My purpose here is to offer a brief summary of what I take to be some of the major questions before us in the study of women and social movement activism, and to offer some suggestions about how the papers of Frances Fox Piven and of the National Congress of Neighborhood Women (NCNW) might help us to address them. I want to suggest, specifically, that there is a class of social movements—including those in which Fran and Jan Peterson, founder of the NCNW, have been involved have been engaged—that calls the society and/or polity into account on behalf of its citizens. To one degree or another, most social movements —from voting rights or welfare rights in the United States, to the anti-apartheid movement in South Africa, to women's rights movements in countries around the world—either demand that relevant authorities provide needed services to, or recognize the rights of, disenfranchised or marginalized members of the community, or these movements attempt to remedy those conditions themselves, through collective direct action. The latter efforts often aim at creating, in practice, precisely the sort of society they advocate. Either way, following Temma Kaplan 1 and others, I argue that such movements are about building democracy in the broadest sense. In the United States, in particular, movements have often focused on narrowing the gap between what we claim to be (and to offer to our citizens) and what we are. In that respect, virtually all movements, whether as goal or as side effect, offer to their participants an increased sense of belonging, empowerment, and, to some degree, even somewhat greater control over their lives. 2

We find ourselves, now in a rather difficult time for social movements 3 : with all the talk of economic "boom," real income inequality is increasing dramatically in the United States, and poverty rates remain too high. These conditions highlight, I think, some of the dilemmas confronting both contemporary social movements and those who study them. Here I attempt to set out what I take to be a few of these dilemmas.

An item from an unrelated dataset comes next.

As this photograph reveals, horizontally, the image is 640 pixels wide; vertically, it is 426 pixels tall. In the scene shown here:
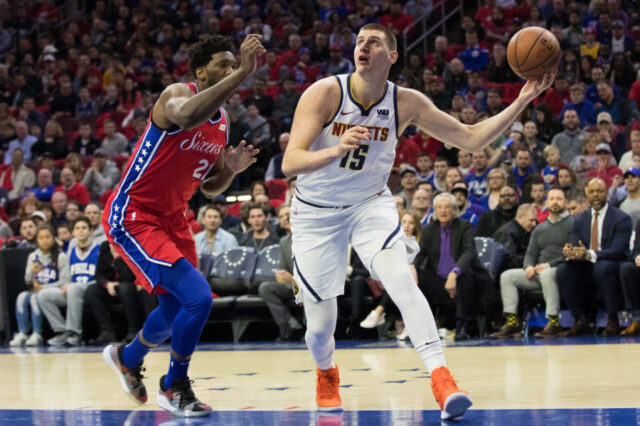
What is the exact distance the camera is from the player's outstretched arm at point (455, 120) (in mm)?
4809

First, how do we defend those state-supported provisions (including guarantees not only of civil rights, but of what Thurgood Marshall referred to as "social rights," 4 such as income supports, health care, education, housing, and unemployment) that came into existence during the [End Page 143] past century, and that are now under increasing attack from neo-capitalist globalists, while not pretending that the provisions we have are anywhere near adequate to meet real needs? And how, if at all, do we extend these provisions, and add new rights, such as protections from environmental toxins or from the effects of corporate relocation decisions, or against the commercialization of reproduction? At the same time, what meaning does "democracy" have for anyone, when those excluded from meaningful decision-making power at both local and national levels now include not just the traditionally marginal—e.g. the poor, immigrants, women, the aged, and members of minority communities and cultures—but even many of the white middle-class, whose concerns are routinely dismissed with the claim that economic factors set the parameters of political possibility? 5

Secondly, to what extent does "community activism" contribute to an expansion of civil society and the opening of new possibilities for democracy? Those who participate in such movements are typically those who have been marginalized, or who have understood themselves to be relatively disempowered, in their political and social contexts. Yet at least some recent work on the supposed decline of civil society in the United States has focused on traditionally middle-class groups. 6 Can attention to activism change our understanding of who (or what) constitutes "civil society"? Beyond that, does expanding the base of participation in local movements necessarily broaden people's understandings of what constitutes "politics" or "the public agenda" more generally? Is it also possible that such...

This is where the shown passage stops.